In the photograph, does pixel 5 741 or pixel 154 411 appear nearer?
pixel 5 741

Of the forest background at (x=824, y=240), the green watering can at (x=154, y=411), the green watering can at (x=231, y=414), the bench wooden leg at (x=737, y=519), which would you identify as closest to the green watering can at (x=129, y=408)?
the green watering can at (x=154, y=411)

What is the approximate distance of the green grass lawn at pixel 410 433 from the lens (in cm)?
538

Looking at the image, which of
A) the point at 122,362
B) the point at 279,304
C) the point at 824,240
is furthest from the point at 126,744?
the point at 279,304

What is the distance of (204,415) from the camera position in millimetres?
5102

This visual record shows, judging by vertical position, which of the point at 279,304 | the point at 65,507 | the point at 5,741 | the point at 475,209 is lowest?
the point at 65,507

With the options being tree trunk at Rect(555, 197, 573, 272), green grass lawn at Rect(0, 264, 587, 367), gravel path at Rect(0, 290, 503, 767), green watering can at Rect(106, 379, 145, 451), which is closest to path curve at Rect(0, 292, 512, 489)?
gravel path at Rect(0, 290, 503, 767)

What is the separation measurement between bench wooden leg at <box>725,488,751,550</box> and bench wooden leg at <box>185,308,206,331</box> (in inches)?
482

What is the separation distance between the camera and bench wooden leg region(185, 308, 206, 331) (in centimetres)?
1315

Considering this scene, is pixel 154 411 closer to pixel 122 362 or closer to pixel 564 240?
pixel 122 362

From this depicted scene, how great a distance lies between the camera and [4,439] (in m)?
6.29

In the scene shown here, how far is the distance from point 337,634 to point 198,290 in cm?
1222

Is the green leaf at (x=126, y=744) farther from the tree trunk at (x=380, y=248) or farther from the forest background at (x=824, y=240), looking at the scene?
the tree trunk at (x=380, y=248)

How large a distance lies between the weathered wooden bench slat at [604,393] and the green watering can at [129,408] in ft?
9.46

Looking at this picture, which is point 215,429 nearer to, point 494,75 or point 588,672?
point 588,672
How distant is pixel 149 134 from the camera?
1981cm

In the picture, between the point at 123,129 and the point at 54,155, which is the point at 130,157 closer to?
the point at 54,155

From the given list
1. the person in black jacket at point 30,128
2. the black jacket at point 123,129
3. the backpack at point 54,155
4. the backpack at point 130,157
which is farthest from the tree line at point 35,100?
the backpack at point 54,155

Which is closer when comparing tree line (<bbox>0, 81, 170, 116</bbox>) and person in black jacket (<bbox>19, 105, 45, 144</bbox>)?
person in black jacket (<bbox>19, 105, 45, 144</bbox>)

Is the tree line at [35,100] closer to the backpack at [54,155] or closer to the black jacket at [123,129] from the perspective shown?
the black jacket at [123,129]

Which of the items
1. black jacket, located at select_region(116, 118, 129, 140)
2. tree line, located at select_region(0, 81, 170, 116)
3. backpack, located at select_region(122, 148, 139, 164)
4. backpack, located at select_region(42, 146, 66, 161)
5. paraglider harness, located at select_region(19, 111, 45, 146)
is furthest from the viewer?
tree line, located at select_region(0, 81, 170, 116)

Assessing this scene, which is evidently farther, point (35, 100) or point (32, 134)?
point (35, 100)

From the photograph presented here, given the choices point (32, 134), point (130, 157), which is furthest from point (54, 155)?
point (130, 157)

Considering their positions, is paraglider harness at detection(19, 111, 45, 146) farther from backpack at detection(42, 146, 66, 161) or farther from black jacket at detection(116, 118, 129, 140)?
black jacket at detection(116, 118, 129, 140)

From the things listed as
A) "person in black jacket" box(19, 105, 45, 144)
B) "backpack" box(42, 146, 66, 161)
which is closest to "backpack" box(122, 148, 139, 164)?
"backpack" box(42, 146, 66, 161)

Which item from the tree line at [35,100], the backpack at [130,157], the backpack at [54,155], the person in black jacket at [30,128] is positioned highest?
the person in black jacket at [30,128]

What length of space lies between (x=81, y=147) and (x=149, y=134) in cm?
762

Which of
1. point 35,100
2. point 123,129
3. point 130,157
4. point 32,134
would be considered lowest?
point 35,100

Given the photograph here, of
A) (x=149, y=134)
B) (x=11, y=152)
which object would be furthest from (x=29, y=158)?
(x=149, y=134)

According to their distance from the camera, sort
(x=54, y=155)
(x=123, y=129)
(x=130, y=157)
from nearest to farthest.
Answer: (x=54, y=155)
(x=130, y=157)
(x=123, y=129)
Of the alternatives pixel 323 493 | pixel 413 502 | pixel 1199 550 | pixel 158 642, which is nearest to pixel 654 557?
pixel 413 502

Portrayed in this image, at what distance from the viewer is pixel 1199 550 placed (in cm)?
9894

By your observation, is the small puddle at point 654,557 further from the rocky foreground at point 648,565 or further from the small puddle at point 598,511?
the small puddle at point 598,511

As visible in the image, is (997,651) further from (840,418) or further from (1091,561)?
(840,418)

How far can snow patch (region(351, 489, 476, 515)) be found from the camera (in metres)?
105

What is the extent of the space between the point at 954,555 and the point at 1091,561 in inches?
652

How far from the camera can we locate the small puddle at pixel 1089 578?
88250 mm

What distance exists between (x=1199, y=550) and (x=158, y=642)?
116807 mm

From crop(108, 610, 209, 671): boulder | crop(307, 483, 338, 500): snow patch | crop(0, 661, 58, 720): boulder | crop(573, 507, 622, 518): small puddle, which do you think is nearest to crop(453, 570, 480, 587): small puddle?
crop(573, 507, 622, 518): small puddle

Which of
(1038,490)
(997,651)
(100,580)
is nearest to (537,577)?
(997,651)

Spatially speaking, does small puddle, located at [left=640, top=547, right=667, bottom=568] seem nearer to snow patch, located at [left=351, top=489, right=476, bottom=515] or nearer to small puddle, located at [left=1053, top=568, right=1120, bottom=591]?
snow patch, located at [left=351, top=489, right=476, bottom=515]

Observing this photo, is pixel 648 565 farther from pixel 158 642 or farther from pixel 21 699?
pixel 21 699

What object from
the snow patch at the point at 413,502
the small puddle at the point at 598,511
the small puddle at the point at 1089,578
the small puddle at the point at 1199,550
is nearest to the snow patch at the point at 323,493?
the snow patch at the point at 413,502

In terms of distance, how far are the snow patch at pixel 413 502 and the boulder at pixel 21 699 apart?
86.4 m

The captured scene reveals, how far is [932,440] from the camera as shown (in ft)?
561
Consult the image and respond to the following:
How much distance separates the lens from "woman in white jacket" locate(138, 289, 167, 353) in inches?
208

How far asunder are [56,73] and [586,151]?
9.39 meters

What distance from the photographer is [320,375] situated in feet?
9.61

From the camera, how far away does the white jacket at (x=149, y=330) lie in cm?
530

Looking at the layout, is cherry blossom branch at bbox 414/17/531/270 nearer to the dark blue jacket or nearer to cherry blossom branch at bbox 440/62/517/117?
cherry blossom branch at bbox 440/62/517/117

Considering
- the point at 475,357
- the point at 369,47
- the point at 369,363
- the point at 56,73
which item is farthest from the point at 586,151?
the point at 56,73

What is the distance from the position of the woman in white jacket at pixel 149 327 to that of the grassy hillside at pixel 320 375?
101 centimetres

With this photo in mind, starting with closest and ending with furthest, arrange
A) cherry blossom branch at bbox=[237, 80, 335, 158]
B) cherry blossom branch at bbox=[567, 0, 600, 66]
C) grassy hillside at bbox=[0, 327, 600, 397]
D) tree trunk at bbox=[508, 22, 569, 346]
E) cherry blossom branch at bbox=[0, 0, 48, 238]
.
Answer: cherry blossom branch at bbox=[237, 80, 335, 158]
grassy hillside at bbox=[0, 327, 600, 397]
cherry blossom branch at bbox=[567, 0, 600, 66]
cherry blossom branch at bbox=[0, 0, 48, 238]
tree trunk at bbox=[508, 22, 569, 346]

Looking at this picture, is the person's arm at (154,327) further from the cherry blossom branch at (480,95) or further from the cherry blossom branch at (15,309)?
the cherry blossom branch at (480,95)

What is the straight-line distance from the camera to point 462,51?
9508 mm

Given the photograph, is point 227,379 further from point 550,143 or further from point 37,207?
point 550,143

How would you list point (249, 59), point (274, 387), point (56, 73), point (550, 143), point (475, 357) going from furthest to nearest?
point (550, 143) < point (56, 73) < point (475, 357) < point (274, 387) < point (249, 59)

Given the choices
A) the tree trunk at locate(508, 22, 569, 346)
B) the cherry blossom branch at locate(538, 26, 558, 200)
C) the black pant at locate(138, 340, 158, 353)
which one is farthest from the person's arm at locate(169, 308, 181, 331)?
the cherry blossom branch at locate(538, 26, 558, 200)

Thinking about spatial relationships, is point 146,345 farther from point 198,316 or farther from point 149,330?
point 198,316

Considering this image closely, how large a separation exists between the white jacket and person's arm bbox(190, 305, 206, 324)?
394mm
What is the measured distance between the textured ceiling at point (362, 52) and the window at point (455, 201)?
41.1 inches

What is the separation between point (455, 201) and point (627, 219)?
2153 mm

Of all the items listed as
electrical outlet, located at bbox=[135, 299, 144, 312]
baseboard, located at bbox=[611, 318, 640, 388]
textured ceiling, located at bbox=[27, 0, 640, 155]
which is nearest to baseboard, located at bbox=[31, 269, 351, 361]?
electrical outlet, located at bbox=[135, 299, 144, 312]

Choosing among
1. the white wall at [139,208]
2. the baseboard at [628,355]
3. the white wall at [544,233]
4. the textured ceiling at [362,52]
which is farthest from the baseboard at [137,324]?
◆ ◆ ◆ ◆ ◆
TASK TO COMPLETE: Reproduce exactly the line that holds "Looking at this picture, is", then every line after it, ending with the final line of the records above.

SOLUTION TO THIS EXERCISE:
Looking at this picture, is the person's arm at (154,327) further from the cherry blossom branch at (480,95) or further from the cherry blossom branch at (15,309)?
the cherry blossom branch at (480,95)

What is the straight-line distance from the camera to point 462,51?
9508 mm

Given the photograph, is point 227,379 further from point 550,143 or further from point 37,207?
point 550,143

How would you list point (249, 59), point (274, 387), point (56, 73), point (550, 143), point (475, 357) going from furthest to nearest?
point (550, 143) < point (56, 73) < point (475, 357) < point (274, 387) < point (249, 59)

Given the choices
A) the tree trunk at locate(508, 22, 569, 346)
B) the cherry blossom branch at locate(538, 26, 558, 200)
C) the black pant at locate(138, 340, 158, 353)
which one is farthest from the person's arm at locate(169, 308, 181, 331)?
the cherry blossom branch at locate(538, 26, 558, 200)

Thinking about spatial relationships, is point 146,345 farther from point 198,316 or farther from point 149,330?
point 198,316

Considering this image closely, how large a separation exists between the white jacket and person's arm bbox(190, 305, 206, 324)?
394mm
What is the measured distance between the textured ceiling at point (362, 52) and the window at point (455, 201)?
41.1 inches

What is the separation between point (455, 201) and point (627, 219)?
2153 mm

Of all the items listed as
electrical outlet, located at bbox=[135, 299, 144, 312]
baseboard, located at bbox=[611, 318, 640, 388]
textured ceiling, located at bbox=[27, 0, 640, 155]
which is nearest to baseboard, located at bbox=[31, 269, 351, 361]?
electrical outlet, located at bbox=[135, 299, 144, 312]

Choosing among
1. the white wall at [139,208]
2. the baseboard at [628,355]
3. the white wall at [544,233]
4. the textured ceiling at [362,52]
which is farthest from the baseboard at [137,324]?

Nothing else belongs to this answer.